Facebook's Artificial Intelligence Lab Creates Creepy Identification Algorithm

Terrifyingly, Facebook Can Recognise You Even When You're Not Looking

If people need one more reason to exacerbate their trust issues with big tech firms, Facebook's latest experimental algorithm should do the trick.

The social media giant has devised a way to recognise people using just the back of their heads.

The team at Facebook's artificial intelligence lab took 40,000 public photos from Flickr including pictures of people with their heads turned away from the camera and ran each image through a neural network.

Researchers found that the algorithm was able to identify people with 83 percent accuracy.

Like humans, the network was able to make its judgements using cues such as body size, hairdo and clothing.

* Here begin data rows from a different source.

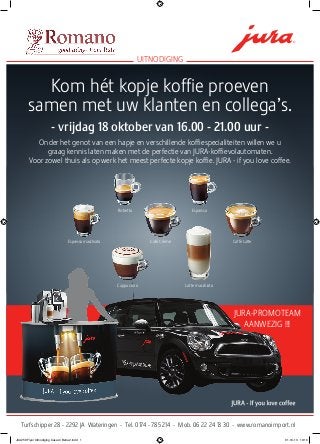 Kom hét kopje koffie proeven
samen met uw klanten en collega’s.
- vrijdag 18 oktober van 16.00 - 21.00 uur -
Onder het genot van een hapje en verschillende koffiespecialiteiten willen we u
graag kennis laten maken met de perfectie van JURA-koffievolautomaten.
Voor zowel thuis als op werk het meest perfecte kopje koffie. JURA - if you love coffee.
uitnodiging
Turfschipper 28 - 2292 JA Wateringen - Tel. 0174 - 785 214 - Mob. 06 22 24 13 30 - www.romanoimport.nl
Cappuccino Latte macchiato
Ristretto Espresso
Espresso macchiato Café Crème Caffè Latte
JURA-Promoteam
aanwezig !!!
JUA258 Flyer Uitnodiging Casa di Bella 2.indd 1 01-10-13 10:10
 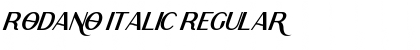 Rodano Italic Regular Font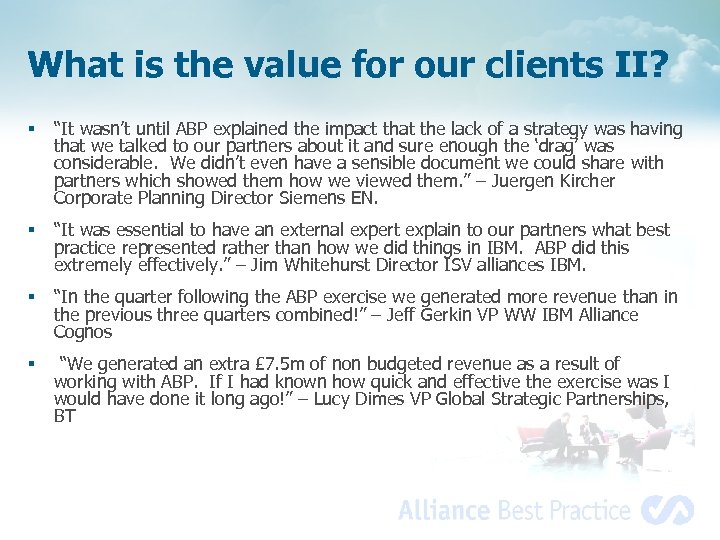 What is the value for our clients II? § “It wasn’t until ABP explained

Yann LeCun, head of artificial intelligence at Facebook told NewScientist:

"There are a lot of cues we use. People have characteristic aspects, even if you look at them from the back.

"For example, you can recognise Mark Zuckerberg very easily, because he always wears a gray T-shirt."

Facebook claimed that the experimental algorithm could help better its latest photo-sharing app 'Facebook Moments' that it released last week.

While Zuckerburg might be ok with his T-shirts being a giveaway, the algorithm does pose worrying questions around privacy for the rest of us who inadvertently end up in a picture that we didn't mean to be a part of, as often the case with images on Facebook.

The only antidote to this potential problem would be to avoid cameras at all costs.